The University of Wisconsin-Madison has yet to hire a “conservative political thought” professor despite agreeing to do so several years ago in exchange for funding from the state legislature.
Asked about the status of the position, a campus official gave the exact same answer he provided last year to The College Fix.
“UW–Madison continues to actively work on the creation of an endowed chair in conservative political thought,” spokesman John Lucas told The Fix via email.
He said university officials “don’t have other updates to share at this time,” repeating what he told The Fix in February 2025.
However, Lucas did say “the university has hired multiple scholars with a broad range of perspectives, including those who self-identify as conservative.”
Lucas did not clarify the timeline for the university’s hiring process, define which steps the school has taken since the agreement was made, or list which organizations they reached out to identify candidates or secure funding.
As previously reported by The Fix, UW-Madison agreed to the deal as part of a broader $800 million funding agreement between the regents for the University of Wisconsin system and state legislative leaders that also included cuts to “diversity, equity, and inclusion” programming.
In exchange, the university system received money for pay raises, and UW-Madison specifically received $347 million for a new engineering building.
The deal, first passed in December 2023, requires the university to create an “endowed chair to focus on conservative political thought, classical economic theory, or classical liberalism.”
The 2023 agreement was, in part, a reaction to a survey that found most UW–Madison students were afraid to express their views on controversial topics in class. Students identifying as “conservative” and “very conservative” were especially likely to self-censor.
About 40 percent of survey respondents said they were worried their grades would suffer if they spoke up.
Later, a 2024 analysis by political science professor Alexander Tahk found that “over 99% of political dollars contributed by UW faculty went to Democrats and left-wing groups over the past decade.”
They found that the odds of a UW–Madison humanities or social science professor making a political donation to a Republican were 1 in 530.
Higher ed experts weigh in on potential bias at UW-Madison
Several higher education experts recently spoke on campus about “scholar-activist faculty hiring,” and gave comments afterward to The Fix about potential bias in the university’s hiring system.
The Center for Research on the Wisconsin Economy, the Tommy G. Thompson Center, and the Center for the Study of Liberal Democracy sponsored the March 4 event.
A former University of Wisconsin regent said hiring processes must be fixed to weed out bias.

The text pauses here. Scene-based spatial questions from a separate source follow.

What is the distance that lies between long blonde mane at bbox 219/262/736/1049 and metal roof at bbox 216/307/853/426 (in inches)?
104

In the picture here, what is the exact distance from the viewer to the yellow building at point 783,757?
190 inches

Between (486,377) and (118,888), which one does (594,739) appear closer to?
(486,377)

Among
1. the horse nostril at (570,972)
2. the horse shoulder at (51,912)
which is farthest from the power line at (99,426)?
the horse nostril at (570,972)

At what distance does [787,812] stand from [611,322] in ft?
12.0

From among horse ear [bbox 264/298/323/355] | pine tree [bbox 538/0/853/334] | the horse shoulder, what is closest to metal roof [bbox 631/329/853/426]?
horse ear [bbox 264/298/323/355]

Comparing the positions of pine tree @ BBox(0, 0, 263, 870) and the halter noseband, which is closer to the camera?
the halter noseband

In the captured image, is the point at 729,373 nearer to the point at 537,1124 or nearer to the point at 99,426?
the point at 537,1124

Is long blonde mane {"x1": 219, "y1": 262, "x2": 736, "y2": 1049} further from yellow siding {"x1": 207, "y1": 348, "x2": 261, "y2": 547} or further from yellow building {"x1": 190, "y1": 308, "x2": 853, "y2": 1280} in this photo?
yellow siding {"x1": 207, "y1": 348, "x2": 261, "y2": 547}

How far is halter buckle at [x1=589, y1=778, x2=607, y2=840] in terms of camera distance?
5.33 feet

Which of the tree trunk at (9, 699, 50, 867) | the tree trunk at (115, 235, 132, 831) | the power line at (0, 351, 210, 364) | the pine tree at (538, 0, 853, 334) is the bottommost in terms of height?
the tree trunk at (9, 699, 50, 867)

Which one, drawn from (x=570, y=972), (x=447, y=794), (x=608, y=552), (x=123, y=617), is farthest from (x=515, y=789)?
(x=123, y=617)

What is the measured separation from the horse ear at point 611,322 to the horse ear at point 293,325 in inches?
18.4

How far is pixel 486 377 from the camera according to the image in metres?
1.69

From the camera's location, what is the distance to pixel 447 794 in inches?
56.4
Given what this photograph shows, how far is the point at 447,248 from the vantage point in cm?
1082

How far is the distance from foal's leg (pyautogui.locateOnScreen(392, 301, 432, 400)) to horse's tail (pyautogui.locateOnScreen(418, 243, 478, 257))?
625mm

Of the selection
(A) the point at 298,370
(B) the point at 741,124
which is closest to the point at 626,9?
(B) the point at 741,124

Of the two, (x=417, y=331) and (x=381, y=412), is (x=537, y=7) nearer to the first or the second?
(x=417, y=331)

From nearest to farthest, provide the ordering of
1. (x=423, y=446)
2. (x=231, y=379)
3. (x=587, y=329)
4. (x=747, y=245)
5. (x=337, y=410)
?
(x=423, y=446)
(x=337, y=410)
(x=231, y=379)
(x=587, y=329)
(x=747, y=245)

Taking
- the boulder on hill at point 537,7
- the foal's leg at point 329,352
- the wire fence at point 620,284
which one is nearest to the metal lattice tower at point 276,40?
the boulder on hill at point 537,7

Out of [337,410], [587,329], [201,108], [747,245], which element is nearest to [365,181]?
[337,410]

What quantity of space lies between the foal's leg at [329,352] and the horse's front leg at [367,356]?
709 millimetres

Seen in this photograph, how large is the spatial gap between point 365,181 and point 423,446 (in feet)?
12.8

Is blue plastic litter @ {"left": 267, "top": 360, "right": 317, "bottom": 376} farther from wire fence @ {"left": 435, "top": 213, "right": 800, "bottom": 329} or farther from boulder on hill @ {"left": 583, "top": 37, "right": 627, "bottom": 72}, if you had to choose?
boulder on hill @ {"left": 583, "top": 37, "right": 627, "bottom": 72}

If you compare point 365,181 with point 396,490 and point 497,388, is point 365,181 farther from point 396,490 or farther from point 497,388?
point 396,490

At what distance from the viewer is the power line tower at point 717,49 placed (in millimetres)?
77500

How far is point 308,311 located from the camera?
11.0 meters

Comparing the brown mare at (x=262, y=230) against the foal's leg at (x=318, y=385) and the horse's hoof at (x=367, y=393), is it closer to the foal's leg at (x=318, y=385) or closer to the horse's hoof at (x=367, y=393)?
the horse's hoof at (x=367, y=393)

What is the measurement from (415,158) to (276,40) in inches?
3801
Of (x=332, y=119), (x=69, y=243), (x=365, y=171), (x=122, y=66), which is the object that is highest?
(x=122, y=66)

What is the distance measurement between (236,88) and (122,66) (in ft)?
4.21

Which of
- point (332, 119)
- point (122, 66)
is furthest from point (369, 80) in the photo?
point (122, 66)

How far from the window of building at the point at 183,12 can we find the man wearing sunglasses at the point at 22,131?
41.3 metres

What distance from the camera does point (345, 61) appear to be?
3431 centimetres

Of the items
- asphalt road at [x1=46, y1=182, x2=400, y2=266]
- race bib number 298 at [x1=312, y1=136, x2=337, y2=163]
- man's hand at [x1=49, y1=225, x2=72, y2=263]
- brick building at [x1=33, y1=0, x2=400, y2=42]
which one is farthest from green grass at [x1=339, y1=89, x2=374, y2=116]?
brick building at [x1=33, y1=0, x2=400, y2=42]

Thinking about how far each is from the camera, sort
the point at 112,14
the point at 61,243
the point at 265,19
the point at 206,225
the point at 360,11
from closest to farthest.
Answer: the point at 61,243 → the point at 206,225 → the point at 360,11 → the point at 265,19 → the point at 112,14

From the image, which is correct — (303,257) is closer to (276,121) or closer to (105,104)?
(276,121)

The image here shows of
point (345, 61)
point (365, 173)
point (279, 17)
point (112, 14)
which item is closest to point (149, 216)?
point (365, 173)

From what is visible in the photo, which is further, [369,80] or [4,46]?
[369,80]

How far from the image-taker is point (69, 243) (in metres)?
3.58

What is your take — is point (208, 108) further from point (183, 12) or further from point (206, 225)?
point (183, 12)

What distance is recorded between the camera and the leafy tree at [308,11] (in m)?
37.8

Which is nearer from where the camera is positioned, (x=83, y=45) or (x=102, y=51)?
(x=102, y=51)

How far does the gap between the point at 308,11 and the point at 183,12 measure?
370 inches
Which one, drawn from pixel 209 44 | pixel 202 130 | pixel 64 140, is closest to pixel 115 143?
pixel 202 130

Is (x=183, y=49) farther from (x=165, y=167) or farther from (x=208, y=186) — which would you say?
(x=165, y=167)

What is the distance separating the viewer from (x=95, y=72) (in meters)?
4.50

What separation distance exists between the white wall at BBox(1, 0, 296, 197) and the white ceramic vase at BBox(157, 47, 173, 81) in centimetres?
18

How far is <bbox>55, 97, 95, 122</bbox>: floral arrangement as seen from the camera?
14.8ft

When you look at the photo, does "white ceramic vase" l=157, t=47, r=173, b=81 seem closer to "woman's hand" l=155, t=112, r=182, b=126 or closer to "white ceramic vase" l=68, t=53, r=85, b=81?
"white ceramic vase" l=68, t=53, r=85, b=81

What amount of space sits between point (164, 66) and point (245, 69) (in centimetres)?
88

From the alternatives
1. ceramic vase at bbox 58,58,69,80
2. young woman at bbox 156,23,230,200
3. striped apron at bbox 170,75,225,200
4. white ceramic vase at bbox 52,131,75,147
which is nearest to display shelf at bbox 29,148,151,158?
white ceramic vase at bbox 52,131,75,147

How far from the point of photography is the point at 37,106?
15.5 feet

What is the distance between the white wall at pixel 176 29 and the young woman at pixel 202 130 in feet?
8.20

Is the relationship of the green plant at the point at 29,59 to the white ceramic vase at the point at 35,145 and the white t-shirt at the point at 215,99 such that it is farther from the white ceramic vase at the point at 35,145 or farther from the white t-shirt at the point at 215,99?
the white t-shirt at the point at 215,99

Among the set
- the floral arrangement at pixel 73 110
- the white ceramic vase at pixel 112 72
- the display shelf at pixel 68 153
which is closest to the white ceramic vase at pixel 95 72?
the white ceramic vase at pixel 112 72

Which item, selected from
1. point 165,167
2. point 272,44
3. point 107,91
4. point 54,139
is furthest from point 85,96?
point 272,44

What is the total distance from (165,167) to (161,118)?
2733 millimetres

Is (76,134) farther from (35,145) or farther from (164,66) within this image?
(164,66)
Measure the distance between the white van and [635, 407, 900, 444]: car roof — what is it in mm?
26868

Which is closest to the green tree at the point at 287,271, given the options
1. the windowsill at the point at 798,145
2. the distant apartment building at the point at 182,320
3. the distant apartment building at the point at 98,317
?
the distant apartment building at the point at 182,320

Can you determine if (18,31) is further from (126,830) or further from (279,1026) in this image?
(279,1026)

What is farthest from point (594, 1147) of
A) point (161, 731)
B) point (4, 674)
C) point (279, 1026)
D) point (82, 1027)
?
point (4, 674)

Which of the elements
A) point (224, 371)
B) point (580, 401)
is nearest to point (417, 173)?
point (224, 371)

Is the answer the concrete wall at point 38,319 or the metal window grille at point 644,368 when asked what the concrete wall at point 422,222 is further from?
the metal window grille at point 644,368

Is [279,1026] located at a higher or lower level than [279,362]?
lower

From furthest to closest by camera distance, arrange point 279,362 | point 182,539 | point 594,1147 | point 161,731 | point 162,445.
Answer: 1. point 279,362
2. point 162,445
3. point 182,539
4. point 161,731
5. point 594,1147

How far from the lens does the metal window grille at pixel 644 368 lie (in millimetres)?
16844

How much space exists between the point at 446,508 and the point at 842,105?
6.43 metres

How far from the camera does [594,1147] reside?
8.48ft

University hiring practices “have to become less biased and homogeneous,” Free Speech for Campus President Tim Higgins told The Fix in person after the UW-Madison event hosted by several centers on campus. The former University of Wisconsin regent said the Madison campus tends to “hire woke people.”
In response to a question on how the Wisconsin Legislature should respond, Higgins said: “Our next governor really needs to look at holding the state agency to producing the kinds of changes that need to be done.”
“The university system has gone so far off track,” he said.
Higgins referenced a famous UW–Madison plaque that commits the university to the “fearless sifting and winnowing” of information and academic freedom in pursuit of the truth and said, “We need to get back to that.”
John Sailer, an investigative journalist and fellow with the Manhattan Institute, spoke at the event.
When asked by The Fix about how the university could increase viewpoint diversity in the Q&A portion of his talk, Sailer responded, “I’m not advocating for Make America Great Again statements as a replacement for diversity statements.”
He expressed that the issue is the personnel pipeline, beginning at the undergraduate level. Sailer commented that there aren’t many conservatives who enter into higher education in the first place.
“One thing that needs to happen is a lot of universities need to say ‘Hey, we are interested in and enthusiastic about hiring conservatives. That doesn’t mean we’re going to give you some leg up if you’re a lousy scholar, but also conservative … but we desire to be a place that welcomes conservatives, and we mean it.’”
Sailer further recommended the creation of scholarship opportunities that would interest conservatives, such as American history, constitutional studies, and the classics.
Sailer suggested that increasing viewpoint diversity will require long-term efforts to encourage more conservatives to pursue academic careers.